On a day when Italy voted for its next government, it would be hard to minimise the level of concern about the future direction of the country in the fashion community. Especially with Giorgia Meloni, an anti-immigrant extreme right winger who favours denying gays the right to adopt children, the favourite to win and form an extreme right government, for the first time since Mussolini. 

BV’s show, instead, featured a diverse cast from kids to veteran Kate Moss, who appeared in a plaid shirt leather jeans made to look like denim - a key ploy in Blazy’s first show.

Clearly keen to underline his skills, he cut a series of beautiful mannish coats, radically lowering the waist and displacing pockets back to suggest movement. While a femme-fatale power suit turned out to be made of grazed leather. His cast walked so fast, a series of scarves attached to several dresses fluttered mightily. 

Blazy also played with BV’s intreccio with some enormous hobo bags for its world traveller clientele; over the shoulder clutches; knobby pumps and some brilliant boots with bevelled wedges.

The front row was full of local artists and the mother-and-son characters of the Oscar winning movie The Power of the Dog, Kirsten Dunst and Kodi Smit-McPhee.

“The idea was the world is a small room.
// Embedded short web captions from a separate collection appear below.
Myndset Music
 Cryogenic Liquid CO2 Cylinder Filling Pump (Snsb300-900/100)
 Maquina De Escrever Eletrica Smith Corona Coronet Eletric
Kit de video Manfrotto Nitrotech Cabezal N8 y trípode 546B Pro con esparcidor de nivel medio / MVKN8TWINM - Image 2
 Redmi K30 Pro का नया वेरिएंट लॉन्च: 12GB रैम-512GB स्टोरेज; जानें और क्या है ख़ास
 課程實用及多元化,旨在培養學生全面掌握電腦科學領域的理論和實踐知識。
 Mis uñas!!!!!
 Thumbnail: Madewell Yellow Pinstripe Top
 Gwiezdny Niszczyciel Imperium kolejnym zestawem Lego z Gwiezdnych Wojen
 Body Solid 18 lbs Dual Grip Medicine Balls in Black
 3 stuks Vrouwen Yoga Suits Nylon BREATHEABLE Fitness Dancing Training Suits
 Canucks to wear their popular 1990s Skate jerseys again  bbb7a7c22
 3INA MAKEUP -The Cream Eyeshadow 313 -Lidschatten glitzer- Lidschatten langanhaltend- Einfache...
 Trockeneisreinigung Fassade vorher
So we added characters, and more characters to represent the diversity of our world. What you can do at Bottega that you can’t do elsewhere? Leather, so we take the clothes we wear in the studio and then make them in shaved leather. It’s all very technical and they have no stitches. We call it perverse banality,” explained Blazy.

However, what was most striking was the jagged graphic check and print dresses and coats, riffing on Giacomo Balla’s colourful drawings of suits for men.

Like in his first collection, where Blazy harked back to the pre-war Italian artist Umberto Boccioni, this one referenced Balla, another 1930s Futurist. Somewhat ironically, their greatest work was both created in the Fascist era.

“I think the Futurists were at the birth of modernity. They were game changers. And today we have the technology, to realise their ideas and push it to an extreme. This is not looking back, but forward,” he concluded.